What is Kurtosis?

In this video I explain the concept of kurtosis. I explain the terminology for kurtosis coined by Karl Pearson, a number of common misconceptions related to kurtosis, how kurtosis is calculated for a sample, and how kurtosis is interpreted for assumptions about normality and the detection of outliers.

DeCarlo (1997) On the Meaning and Use of Kurtosis http://www.columbia.edu/~ld208/psymeth97.pdf

Westfall (2014) Kurtosis as Peakedness; 1905-2014 R.I.P https://www.ncbi.nlm.nih.gov/pmc/articles/PMC4321753/

Video Transcript

Hi, I’m Michael Corayer and this is Psych Exam Review. In the videos on skew we looked at one way that a distribution can differ from a normal distribution and this was in terms of symmetry. So a normal distribution is perfectly symmetrical but a distribution could be asymmetrical and have positive or negative skew.

Now we’re going to look at another way that a distribution can differ from normality and this is in terms of the heaviness of its tails. So a distribution can have heavier or lighter tails compared to a normal distribution and this will give it what’s called positive or negative kurtosis.

Now kurtosis is not emphasized in most introductory courses and part of the reason for this is that it’s very hard to judge visually, especially without any direct comparison to a normal curve, and this can make it feel somewhat vague.

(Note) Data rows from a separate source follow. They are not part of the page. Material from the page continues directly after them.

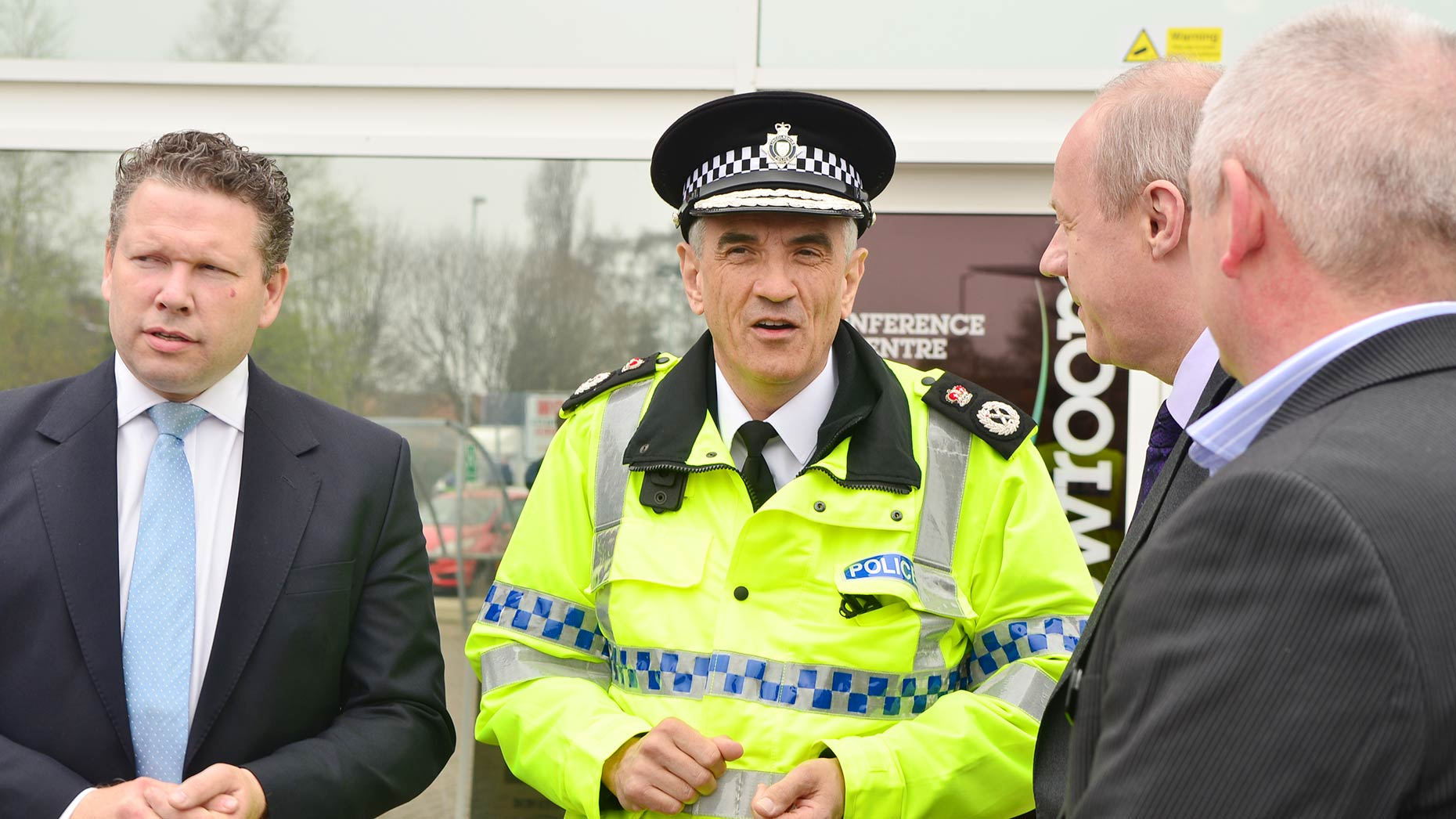 Lincolnshire Police Chief Constable Neil Rhodes speaking with the minister and Lincoln MP. Photo: Steve Smailes for The Lincolnite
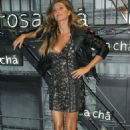 Gisele Bundchen – Rosa Cha Summer Collection Lauch Event in Sao Paulo - 454 x 676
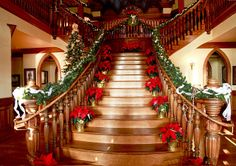 Christmas Staircase Decorations | photo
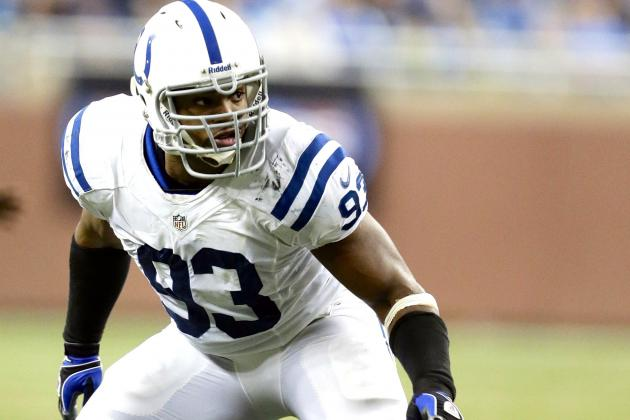 Denver Broncos Reportedly Interested in Dwight Freeney and John Abraham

It’s also the case that there’s a number of misconceptions about kurtosis and these can also lead to some confusion.

So let’s start by getting a sense of what I mean by the tails of the distribution. We can think of a distribution as having three sections; we have the center or the peak and this refers to scores that fall less than a standard deviation away from the mean. And then we move to what we can call the shoulders of the distribution, and this would refer to scores that fall around one standard deviation away from the mean on either side. And then lastly we have the tails and this would refer to the scores that fall more than a standard deviation away from the mean. So now that have a sense of these different parts of a distribution, we can look at some of the somewhat misleading terminology that’s used to talk about kurtosis.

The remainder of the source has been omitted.